§ AIM OF THE EXERCISE
The whole of the data must be transcribed exactly.

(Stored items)

###

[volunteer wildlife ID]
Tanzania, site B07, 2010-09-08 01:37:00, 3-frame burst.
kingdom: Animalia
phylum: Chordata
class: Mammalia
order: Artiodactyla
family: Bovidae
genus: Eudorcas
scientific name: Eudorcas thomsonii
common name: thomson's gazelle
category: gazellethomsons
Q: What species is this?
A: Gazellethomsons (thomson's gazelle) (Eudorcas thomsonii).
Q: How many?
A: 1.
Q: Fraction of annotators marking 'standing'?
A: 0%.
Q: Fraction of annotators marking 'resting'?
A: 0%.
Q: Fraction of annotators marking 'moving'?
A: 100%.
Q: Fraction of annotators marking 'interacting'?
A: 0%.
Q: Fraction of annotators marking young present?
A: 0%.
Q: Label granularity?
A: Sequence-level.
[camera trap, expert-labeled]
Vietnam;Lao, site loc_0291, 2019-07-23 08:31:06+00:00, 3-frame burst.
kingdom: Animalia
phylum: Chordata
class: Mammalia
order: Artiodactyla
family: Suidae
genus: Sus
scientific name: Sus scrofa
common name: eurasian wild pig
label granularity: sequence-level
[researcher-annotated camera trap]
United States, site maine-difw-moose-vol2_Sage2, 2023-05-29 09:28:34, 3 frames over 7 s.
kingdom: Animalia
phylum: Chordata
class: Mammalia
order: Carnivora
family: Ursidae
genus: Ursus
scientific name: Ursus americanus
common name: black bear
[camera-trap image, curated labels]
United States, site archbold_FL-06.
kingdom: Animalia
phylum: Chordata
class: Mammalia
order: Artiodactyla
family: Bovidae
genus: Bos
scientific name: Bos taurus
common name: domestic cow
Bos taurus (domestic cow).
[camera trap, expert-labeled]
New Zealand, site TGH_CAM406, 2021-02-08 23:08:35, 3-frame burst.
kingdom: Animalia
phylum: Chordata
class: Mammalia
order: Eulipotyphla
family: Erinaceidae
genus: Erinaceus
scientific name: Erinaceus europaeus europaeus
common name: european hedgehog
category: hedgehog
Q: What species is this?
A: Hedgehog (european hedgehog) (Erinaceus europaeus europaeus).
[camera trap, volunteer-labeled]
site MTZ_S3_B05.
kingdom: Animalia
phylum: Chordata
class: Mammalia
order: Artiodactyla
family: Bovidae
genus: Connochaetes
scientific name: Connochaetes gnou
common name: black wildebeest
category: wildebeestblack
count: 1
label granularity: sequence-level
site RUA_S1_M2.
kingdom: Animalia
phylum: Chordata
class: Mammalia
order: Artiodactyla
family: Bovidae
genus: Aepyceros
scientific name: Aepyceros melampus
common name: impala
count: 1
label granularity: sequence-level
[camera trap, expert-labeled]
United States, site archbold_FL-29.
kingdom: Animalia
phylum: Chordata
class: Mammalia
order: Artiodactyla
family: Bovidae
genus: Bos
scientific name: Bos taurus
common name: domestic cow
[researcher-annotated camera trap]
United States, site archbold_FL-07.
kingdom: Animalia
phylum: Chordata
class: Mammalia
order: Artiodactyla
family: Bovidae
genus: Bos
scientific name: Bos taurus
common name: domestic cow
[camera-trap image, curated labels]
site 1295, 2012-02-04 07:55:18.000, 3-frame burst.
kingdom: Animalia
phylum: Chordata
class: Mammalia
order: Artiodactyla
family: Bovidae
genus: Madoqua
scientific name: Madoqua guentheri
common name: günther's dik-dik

###

§ SOLUTION TO THIS EXERCISE
[volunteer wildlife ID]
Tanzania, site B07, 2010-09-08 01:37:00, 3-frame burst.
kingdom: Animalia
phylum: Chordata
class: Mammalia
order: Artiodactyla
family: Bovidae
genus: Eudorcas
scientific name: Eudorcas thomsonii
common name: thomson's gazelle
category: gazellethomsons
Q: What species is this?
A: Gazellethomsons (thomson's gazelle) (Eudorcas thomsonii).
Q: How many?
A: 1.
Q: Fraction of annotators marking 'standing'?
A: 0%.
Q: Fraction of annotators marking 'resting'?
A: 0%.
Q: Fraction of annotators marking 'moving'?
A: 100%.
Q: Fraction of annotators marking 'interacting'?
A: 0%.
Q: Fraction of annotators marking young present?
A: 0%.
Q: Label granularity?
A: Sequence-level.
[camera trap, expert-labeled]
Vietnam;Lao, site loc_0291, 2019-07-23 08:31:06+00:00, 3-frame burst.
kingdom: Animalia
phylum: Chordata
class: Mammalia
order: Artiodactyla
family: Suidae
genus: Sus
scientific name: Sus scrofa
common name: eurasian wild pig
label granularity: sequence-level
[researcher-annotated camera trap]
United States, site maine-difw-moose-vol2_Sage2, 2023-05-29 09:28:34, 3 frames over 7 s.
kingdom: Animalia
phylum: Chordata
class: Mammalia
order: Carnivora
family: Ursidae
genus: Ursus
scientific name: Ursus americanus
common name: black bear
[camera-trap image, curated labels]
United States, site archbold_FL-06.
kingdom: Animalia
phylum: Chordata
class: Mammalia
order: Artiodactyla
family: Bovidae
genus: Bos
scientific name: Bos taurus
common name: domestic cow
Bos taurus (domestic cow).
[camera trap, expert-labeled]
New Zealand, site TGH_CAM406, 2021-02-08 23:08:35, 3-frame burst.
kingdom: Animalia
phylum: Chordata
class: Mammalia
order: Eulipotyphla
family: Erinaceidae
genus: Erinaceus
scientific name: Erinaceus europaeus europaeus
common name: european hedgehog
category: hedgehog
Q: What species is this?
A: Hedgehog (european hedgehog) (Erinaceus europaeus europaeus).
[camera trap, volunteer-labeled]
site MTZ_S3_B05.
kingdom: Animalia
phylum: Chordata
class: Mammalia
order: Artiodactyla
family: Bovidae
genus: Connochaetes
scientific name: Connochaetes gnou
common name: black wildebeest
category: wildebeestblack
count: 1
label granularity: sequence-level
site RUA_S1_M2.
kingdom: Animalia
phylum: Chordata
class: Mammalia
order: Artiodactyla
family: Bovidae
genus: Aepyceros
scientific name: Aepyceros melampus
common name: impala
count: 1
label granularity: sequence-level
[camera trap, expert-labeled]
United States, site archbold_FL-29.
kingdom: Animalia
phylum: Chordata
class: Mammalia
order: Artiodactyla
family: Bovidae
genus: Bos
scientific name: Bos taurus
common name: domestic cow
[researcher-annotated camera trap]
United States, site archbold_FL-07.
kingdom: Animalia
phylum: Chordata
class: Mammalia
order: Artiodactyla
family: Bovidae
genus: Bos
scientific name: Bos taurus
common name: domestic cow
[camera-trap image, curated labels]
site 1295, 2012-02-04 07:55:18.000, 3-frame burst.
kingdom: Animalia
phylum: Chordata
class: Mammalia
order: Artiodactyla
family: Bovidae
genus: Madoqua
scientific name: Madoqua guentheri
common name: günther's dik-dik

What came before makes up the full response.